HPC User Report from N. Pia (AudioLabs)
Efficient high-quality neural speech coding at low bit rate
Very low bit rate speech coding is very challenging with classical coding techniques. Recently neural networks have started to fill this gap. In this work, we design Generative Adversarial Networks for coding of high-quality speech at low bit rates and low complexity. In particular we focus on how to reduce the model computational complexity, which enables its deployment on edge devices.
Motivation and problem definition
Speech coding enables the compression of speech waveform for communication and many other applications. With classical techniques it is possible to produce intelligible speech at very low bit rate, but this sounds robotic and unnatural. Neural vocoders such as WaveNet can produce high-quality speech from highly compressed inputs.
These models permit to approach the problem of speech coding from the data-driven perspective. Most of the solutions that can be found in literature suffer various disadvantages, which make them not suitable for the deployment in real-world scenarios. The primary issue is often computational complexity and generalization issues, and we set up to solve these.
Methods and codes
In our approach, we use Generative Adversarial Networks (GANs) for synthesizing the speech from a compressed bitstream. The bitstream can be either obtained from a classical speech encoder or be learned by an encoder neural network. We implement feature extraction (e.g. mel-spectrogram, MFCC, pitch, …), encoding, quantization (e.g. using classical methods or learned through a vector quantized auto-encoder), and decoding in python. The models are implemented in PyTorch and trained on large speech datasets such us VCTK and LibriTTS.
Results
We can show that our GAN coders can achieve the same speech quality as classical speech codecs using only half of the bit rate or even less. We can configure our model in such a way that enables frame-by-frame generation, which is crucial for low-delay communications scenarios.

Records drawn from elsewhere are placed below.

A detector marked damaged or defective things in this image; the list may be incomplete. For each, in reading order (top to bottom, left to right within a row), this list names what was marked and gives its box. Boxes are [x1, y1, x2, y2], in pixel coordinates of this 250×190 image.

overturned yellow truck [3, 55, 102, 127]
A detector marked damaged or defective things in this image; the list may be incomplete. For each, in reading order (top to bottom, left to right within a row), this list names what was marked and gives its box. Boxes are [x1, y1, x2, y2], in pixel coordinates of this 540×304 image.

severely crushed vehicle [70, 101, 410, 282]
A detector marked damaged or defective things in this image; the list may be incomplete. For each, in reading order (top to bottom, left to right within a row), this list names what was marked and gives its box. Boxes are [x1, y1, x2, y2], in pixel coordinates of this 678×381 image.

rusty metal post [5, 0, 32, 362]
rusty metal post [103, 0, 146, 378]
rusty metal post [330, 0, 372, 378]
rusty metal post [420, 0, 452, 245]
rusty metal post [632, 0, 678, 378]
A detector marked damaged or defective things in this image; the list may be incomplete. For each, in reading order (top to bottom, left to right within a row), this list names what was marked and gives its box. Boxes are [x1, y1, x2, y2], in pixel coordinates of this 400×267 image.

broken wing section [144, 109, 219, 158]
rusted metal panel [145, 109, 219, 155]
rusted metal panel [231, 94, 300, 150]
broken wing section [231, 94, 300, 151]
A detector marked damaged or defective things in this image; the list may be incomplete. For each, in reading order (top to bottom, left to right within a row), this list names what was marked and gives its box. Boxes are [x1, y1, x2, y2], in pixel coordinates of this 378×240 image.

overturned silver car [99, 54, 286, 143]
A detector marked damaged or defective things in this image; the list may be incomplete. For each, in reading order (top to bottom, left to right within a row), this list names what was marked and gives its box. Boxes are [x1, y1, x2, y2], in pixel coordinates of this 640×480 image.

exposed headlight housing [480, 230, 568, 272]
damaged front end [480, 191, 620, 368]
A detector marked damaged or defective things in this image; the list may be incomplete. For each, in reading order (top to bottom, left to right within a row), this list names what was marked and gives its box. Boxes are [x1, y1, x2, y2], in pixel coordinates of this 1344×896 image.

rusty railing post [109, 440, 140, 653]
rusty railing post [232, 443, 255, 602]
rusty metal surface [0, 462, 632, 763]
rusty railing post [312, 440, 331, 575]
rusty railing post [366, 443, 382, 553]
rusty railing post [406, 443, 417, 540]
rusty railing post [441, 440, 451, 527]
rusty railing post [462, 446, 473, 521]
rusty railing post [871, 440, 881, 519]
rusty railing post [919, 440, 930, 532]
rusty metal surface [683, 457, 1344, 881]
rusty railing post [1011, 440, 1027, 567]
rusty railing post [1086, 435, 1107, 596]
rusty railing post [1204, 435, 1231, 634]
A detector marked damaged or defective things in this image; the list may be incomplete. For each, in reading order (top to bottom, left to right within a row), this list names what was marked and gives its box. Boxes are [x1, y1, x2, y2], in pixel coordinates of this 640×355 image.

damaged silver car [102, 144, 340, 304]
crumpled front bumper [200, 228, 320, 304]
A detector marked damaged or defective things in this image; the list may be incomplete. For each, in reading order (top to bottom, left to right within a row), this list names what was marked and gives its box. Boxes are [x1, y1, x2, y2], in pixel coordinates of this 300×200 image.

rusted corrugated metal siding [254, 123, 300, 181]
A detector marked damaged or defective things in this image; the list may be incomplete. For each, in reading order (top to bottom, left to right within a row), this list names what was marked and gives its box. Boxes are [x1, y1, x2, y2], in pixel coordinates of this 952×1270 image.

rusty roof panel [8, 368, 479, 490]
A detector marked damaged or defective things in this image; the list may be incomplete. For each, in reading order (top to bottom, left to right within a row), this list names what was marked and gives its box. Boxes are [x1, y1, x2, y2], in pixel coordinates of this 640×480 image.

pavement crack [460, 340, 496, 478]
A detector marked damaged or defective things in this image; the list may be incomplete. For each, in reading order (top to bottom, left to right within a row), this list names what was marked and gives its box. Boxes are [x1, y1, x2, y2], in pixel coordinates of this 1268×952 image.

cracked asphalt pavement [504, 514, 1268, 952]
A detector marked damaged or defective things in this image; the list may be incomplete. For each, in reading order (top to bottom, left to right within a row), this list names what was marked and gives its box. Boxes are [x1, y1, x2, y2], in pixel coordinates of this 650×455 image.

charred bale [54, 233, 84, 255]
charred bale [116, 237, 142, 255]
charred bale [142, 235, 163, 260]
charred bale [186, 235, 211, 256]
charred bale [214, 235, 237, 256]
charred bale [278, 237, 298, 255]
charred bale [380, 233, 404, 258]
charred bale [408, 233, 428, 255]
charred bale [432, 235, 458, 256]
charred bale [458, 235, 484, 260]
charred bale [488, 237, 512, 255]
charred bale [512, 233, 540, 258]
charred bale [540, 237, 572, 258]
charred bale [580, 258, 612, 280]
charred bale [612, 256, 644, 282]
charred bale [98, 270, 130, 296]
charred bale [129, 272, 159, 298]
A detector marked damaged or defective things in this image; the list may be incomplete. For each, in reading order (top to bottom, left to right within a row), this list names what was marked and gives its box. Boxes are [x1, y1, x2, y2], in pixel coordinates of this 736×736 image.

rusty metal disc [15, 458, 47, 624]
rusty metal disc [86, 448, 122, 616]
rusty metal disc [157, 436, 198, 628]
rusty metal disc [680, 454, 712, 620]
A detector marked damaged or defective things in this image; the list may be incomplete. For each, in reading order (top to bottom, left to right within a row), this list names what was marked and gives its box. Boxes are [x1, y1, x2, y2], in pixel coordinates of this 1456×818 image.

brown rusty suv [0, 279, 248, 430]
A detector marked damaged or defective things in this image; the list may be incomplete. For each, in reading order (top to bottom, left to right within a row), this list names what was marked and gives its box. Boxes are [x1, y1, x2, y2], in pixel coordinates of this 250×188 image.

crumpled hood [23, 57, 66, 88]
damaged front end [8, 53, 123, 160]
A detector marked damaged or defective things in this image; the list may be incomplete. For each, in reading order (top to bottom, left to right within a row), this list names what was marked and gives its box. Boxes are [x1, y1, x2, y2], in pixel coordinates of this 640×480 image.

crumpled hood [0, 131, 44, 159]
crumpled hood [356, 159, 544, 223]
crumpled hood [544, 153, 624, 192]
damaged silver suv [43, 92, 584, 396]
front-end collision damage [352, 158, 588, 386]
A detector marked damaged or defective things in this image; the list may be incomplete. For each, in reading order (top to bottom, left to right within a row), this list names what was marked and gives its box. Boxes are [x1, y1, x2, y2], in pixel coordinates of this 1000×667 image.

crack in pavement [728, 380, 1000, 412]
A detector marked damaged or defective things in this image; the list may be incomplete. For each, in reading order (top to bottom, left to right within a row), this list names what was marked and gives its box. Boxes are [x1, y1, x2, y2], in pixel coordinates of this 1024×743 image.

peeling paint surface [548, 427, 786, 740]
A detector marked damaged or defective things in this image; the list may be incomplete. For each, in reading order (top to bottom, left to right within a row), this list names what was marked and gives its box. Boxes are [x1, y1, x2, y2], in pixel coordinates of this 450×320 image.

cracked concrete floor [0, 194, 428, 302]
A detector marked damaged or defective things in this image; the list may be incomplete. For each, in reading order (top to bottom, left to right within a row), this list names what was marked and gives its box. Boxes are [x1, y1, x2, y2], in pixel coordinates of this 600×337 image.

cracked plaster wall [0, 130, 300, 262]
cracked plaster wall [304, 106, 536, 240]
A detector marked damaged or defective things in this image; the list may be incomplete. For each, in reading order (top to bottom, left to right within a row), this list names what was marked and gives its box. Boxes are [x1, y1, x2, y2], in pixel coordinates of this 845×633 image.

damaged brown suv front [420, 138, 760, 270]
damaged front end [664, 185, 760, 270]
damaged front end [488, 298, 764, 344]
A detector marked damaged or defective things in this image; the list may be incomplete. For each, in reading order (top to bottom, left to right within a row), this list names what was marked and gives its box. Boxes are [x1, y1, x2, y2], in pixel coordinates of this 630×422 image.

Finally, we can reduce the complexity of our model using, among other techniques, low rank approximations of the convolutional layers, making it suitable for deployment on edge CPUs.
Outreach
This research is in part a follow-up project to the publication:
- Mustafa, A., Büthe, J., Korse, S., Gupta, K., Fuchs, G., & Pia, N. (2021, October). A Streamwise Gan Vocoder for Wideband Speech Coding at Very Low Bit Rate. In 2021 IEEE Workshop on Applications of Signal Processing to Audio and Acoustics (WASPAA) (pp. 66-70). IEEE.
And various other publications are planned.
Researcher’s Bio and Affiliation
Nicola Pia studied mathematics at the University of Cagliari, where he got his PhD under the supervision of Professor Gianluca Bande and Professor Dieter Kotschick from the Ludwig-Maximilian-University Munich. Since 2019, he works as a researcher in the field of AI and speech processing at the AudioLabs at Fraunhofer IIS in Erlangen.